“The book (The End of Faith) has spent nearly 20 weeks on bestseller lists… Presale orders of ‘Letter to a Christian Nation’ earned the book a spot among Amazon.com’s top 10 a month before its Sept. 19 publication. It debuted at No. 7 on the bestsellers’ list and is now in its sixth printing with 110,000 copies in print and a mammoth $200,000 ad campaign behind it.”
—Gina Piccalo, “Oh, dear God – it’s him again“, The Los Angeles Times, 2 October 2006
In a recent post, “The Quiet Revolution Progresses“, I wrote the following:
The most visible sign of this quiet revolution – the tip of the iceberg, so to speak – is the publication, in recent months, of several prominent and widely discussed mainstream books making the case for atheism. Susan Jacoby’s Freethinkers, Sam Harris’ The End of Faith, Daniel Dennett’s Breaking the Spell, and soon, Richard Dawkins’ The God Delusion are at the forefront of this advance… But even more encouraging is their success, both critical and commercial.
These remarks seem to have anticipated a tidal wave, as the success of these recent pro-atheist books has been considerable and has even begun to attract attention from the mainstream media.

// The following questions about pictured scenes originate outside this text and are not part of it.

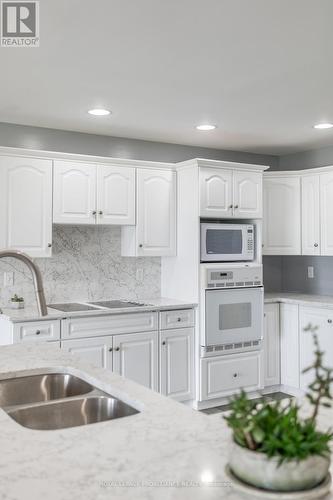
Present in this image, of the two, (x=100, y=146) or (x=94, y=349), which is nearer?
(x=94, y=349)

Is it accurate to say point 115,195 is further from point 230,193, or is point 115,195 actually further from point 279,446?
point 279,446

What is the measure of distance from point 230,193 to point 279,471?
385cm

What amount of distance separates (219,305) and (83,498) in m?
3.54

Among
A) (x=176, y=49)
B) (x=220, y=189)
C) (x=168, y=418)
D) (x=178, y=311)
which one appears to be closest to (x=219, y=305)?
(x=178, y=311)

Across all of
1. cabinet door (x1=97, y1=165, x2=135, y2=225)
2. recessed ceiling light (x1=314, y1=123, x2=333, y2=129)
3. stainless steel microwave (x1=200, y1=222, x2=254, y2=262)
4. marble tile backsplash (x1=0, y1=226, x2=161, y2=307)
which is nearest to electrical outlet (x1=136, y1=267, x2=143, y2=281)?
marble tile backsplash (x1=0, y1=226, x2=161, y2=307)

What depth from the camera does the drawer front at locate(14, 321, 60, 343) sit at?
3.65m

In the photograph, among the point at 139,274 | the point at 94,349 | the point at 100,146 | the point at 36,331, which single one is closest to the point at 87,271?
the point at 139,274

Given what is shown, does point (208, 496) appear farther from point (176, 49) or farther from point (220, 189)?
point (220, 189)

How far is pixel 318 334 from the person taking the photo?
4.68 meters

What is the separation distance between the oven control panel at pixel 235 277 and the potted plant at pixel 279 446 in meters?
3.44

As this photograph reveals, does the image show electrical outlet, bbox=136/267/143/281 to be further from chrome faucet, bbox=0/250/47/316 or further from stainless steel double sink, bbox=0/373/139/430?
chrome faucet, bbox=0/250/47/316

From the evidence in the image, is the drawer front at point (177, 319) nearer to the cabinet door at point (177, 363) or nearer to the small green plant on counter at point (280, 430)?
the cabinet door at point (177, 363)

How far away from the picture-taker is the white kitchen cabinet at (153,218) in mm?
4504

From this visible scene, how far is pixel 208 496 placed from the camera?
971 mm
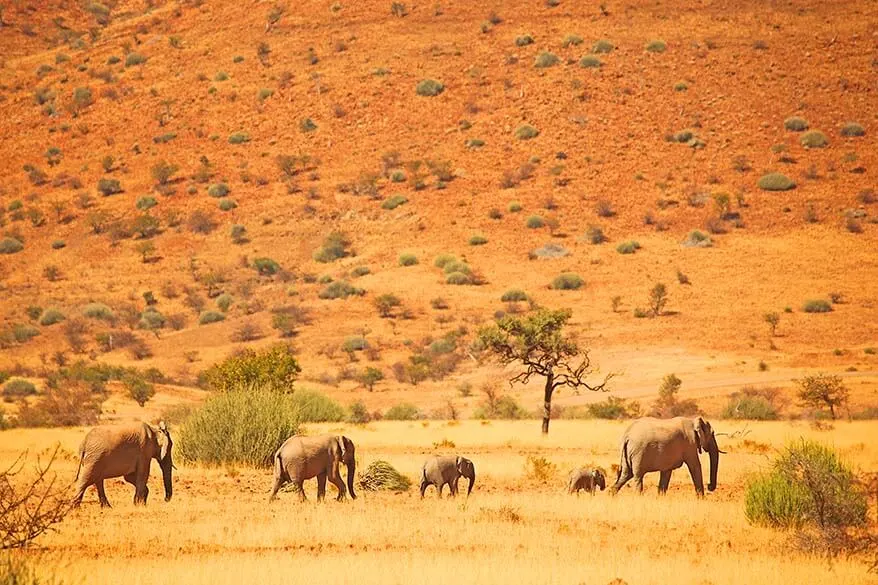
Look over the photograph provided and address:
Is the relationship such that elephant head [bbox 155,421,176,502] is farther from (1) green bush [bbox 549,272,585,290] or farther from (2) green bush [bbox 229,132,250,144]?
(2) green bush [bbox 229,132,250,144]

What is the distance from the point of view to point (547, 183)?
8138 cm

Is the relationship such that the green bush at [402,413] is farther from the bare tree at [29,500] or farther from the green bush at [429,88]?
the green bush at [429,88]

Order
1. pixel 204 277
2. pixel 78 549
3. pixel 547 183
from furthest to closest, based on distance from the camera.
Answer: pixel 547 183 < pixel 204 277 < pixel 78 549

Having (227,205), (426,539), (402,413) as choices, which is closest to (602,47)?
(227,205)

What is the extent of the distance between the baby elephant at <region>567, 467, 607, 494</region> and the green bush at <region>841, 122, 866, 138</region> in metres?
72.8

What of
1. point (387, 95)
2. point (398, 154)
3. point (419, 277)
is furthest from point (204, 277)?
point (387, 95)

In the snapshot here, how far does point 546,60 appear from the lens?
317ft

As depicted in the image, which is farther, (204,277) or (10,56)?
(10,56)

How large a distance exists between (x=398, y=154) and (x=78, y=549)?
75.6 m

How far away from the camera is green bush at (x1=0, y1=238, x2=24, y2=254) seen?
264ft

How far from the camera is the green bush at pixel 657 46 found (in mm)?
96625

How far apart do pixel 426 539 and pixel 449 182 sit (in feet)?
231

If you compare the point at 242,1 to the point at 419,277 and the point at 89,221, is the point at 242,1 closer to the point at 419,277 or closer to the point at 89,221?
the point at 89,221

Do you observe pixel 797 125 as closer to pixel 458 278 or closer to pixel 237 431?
pixel 458 278
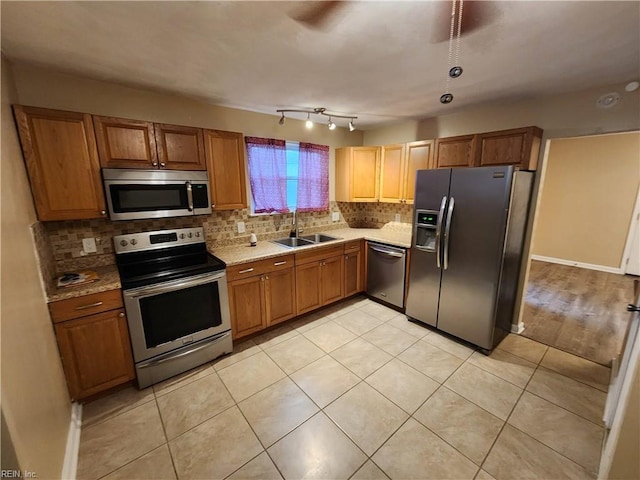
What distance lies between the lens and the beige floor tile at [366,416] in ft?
5.46

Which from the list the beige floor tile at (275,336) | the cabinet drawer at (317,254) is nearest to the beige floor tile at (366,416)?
the beige floor tile at (275,336)

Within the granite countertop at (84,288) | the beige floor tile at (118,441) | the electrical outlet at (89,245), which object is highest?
the electrical outlet at (89,245)

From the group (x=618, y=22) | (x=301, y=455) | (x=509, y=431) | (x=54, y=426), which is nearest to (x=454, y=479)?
(x=509, y=431)

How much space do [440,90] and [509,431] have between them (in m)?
2.66

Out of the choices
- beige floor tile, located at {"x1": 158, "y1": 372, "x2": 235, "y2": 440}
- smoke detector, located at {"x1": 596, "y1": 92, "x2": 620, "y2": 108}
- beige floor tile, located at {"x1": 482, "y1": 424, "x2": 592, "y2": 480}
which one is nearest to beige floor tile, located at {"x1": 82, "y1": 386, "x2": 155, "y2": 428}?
beige floor tile, located at {"x1": 158, "y1": 372, "x2": 235, "y2": 440}

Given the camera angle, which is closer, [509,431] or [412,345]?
[509,431]

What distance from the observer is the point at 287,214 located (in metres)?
3.43

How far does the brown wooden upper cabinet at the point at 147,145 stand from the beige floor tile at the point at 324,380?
207cm

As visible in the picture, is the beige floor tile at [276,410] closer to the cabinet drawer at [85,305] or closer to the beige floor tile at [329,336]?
the beige floor tile at [329,336]

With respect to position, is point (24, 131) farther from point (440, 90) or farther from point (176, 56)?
point (440, 90)

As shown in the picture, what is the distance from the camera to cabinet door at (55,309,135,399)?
1.78 m

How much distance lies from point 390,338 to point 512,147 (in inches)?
85.8

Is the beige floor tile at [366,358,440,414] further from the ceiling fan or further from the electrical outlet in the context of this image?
the electrical outlet

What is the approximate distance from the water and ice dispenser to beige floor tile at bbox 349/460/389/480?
1909 mm
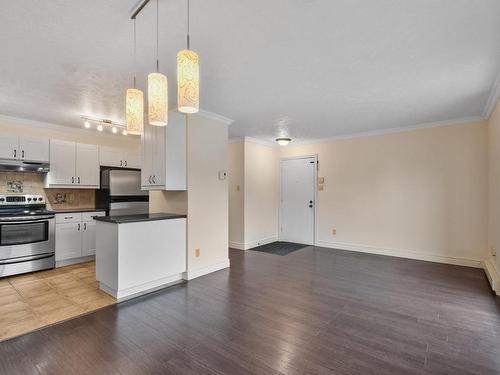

Here is a recent story from Reuters, Is God dead? Atheism finds a market in U.S:
A fresh wave of atheistic books has hit the market this autumn, some climbing onto best-seller lists in what proponents see as a backlash against the way religion is entwined in politics….
Publishers Weekly said the business has seen “a striking number of impassioned critiques of religion — any religion, but Christianity in particular,” a probably inevitable development given “the super-soaking of American politics and culture with religion in recent years.”
And a headline that made me laugh, Anti-God book is Christmas bestseller:
An unlikeliest bestseller in the run up to Christmas is a book which claims to prove God doesn’t exist, it was revealed today.
The God Delusion is being reprinted every two days and is the number one bestseller on Amazon.co.uk, after selling more than 70,000 copies.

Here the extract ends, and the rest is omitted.